_Goal of the exercise_
In the text on meta-analysis, what does the overall effect size tell you?

_Text block_
What is a meta-analysis (in the context of medical research)?

618 views

What is a meta-analysis (in the context of medical research)?

In: Other

2 Answers

Anonymous 0 Comments

Science is fluid. This means that what we think is right today may be flipped completely upside down tomorrow.

At its core, science is nothing but a checklist: a series of steps we take to learn about the natural world. We call this series of steps “the scientific method.”

To learn about the world via the scientific method, we conduct studies to answer the questions we pose. Because the world is complex, no single study will ever be an absolute truth. Any study you see has important limitations, which is why it is important to approach the same question through different routes to get a better picture. We do studies over and over and over until we have more confidence in our explanation.

A meta analysis in turn is an analysis of analyses. A researcher combs the literature to see all the studies that examined phenomenon X, and uses specific statistical procedures to yield an overall effect size, which tells you how big a particular difference is. It’s the most accurate picture we have to what the effect is like in the real world.

That’s because a lab and the real world are two different planets. The lab is a very quiet room in which any slight noise is enough to startle you. But the real world is noisy, and you probably won’t even sense, yet alone be startled by the very same sound. A meta analysis can help us judge whether the sound that spooks in the lab actually spooks on the street.

Now let’s use this analogy: a digital photograph of a cat.

Each study is a pixel that yields a color that we think paints a cat. A meta analysis is gathering all of these pixels into one image to see if a cat is indeed there.

Anonymous 0 Comments

A meta-analysis looks across several different independent pieces of research and assesses the implication of the totality of their conclusions.

Basically, if lots of different researchers looked at the same problem in similar ways, you may be able to make conclusions about the results they found with more certainty than you would be able to with any one of them on its own.

_Data extracts_
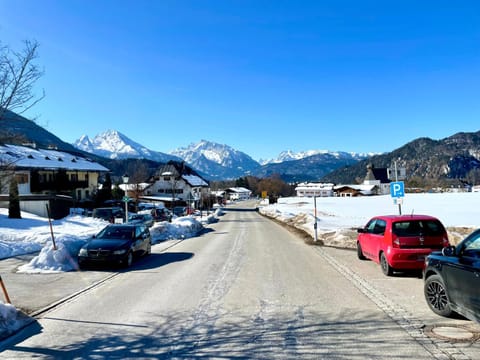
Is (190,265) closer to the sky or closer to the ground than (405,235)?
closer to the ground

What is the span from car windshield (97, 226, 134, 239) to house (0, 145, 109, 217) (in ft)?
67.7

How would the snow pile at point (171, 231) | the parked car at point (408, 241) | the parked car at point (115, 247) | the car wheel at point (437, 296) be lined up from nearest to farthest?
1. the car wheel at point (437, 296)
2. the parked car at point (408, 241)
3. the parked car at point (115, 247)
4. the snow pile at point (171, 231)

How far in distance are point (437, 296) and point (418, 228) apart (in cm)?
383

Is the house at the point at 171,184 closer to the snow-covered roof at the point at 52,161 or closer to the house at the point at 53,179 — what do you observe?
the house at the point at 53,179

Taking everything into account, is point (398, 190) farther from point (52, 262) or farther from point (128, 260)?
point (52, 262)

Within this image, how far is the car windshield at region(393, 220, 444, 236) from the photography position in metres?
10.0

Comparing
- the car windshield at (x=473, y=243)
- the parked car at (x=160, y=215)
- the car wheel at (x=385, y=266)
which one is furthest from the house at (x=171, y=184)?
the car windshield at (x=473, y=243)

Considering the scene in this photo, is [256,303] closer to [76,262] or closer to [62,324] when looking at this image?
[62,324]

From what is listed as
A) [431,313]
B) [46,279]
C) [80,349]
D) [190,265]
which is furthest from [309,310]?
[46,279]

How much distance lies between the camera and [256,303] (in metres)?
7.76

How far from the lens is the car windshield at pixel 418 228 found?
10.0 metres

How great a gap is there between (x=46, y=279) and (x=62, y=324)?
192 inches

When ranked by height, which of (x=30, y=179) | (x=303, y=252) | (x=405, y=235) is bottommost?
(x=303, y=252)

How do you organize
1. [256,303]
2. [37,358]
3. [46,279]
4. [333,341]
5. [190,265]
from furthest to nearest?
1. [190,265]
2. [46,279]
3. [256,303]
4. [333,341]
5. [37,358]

--

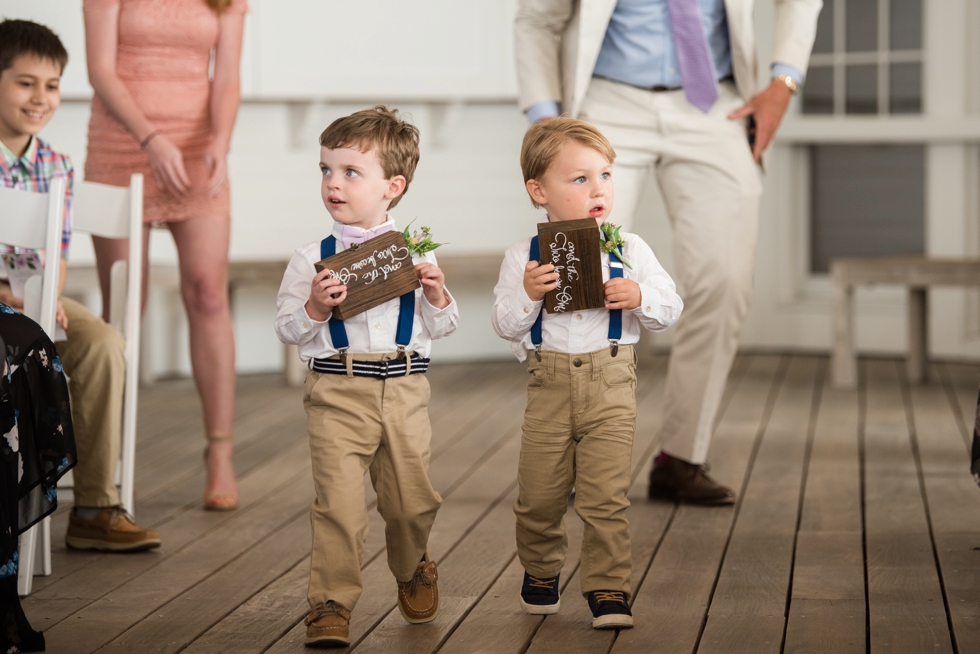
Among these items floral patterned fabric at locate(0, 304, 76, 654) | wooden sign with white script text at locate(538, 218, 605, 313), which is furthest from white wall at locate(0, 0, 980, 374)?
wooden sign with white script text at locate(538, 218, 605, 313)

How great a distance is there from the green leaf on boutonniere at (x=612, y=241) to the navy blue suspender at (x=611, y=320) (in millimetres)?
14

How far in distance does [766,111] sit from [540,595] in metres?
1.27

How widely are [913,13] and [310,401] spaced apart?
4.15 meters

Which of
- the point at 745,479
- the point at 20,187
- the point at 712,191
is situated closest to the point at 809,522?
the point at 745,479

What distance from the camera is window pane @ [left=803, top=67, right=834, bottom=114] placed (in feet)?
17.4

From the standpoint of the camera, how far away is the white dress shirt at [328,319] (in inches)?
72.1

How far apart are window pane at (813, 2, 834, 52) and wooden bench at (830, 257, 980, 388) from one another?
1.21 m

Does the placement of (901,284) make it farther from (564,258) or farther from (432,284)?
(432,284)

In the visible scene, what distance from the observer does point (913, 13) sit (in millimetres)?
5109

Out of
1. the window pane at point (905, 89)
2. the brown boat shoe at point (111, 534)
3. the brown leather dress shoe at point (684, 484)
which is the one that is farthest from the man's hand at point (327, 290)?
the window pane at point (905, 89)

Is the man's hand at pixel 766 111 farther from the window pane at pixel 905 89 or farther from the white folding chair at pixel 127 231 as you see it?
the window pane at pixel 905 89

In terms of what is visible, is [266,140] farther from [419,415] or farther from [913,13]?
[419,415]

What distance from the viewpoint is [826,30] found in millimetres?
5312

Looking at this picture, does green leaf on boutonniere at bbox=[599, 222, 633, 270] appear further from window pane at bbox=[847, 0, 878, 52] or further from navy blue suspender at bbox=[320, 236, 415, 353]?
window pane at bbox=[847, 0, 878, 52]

_Expected answer_
It tells you how big a particular difference is.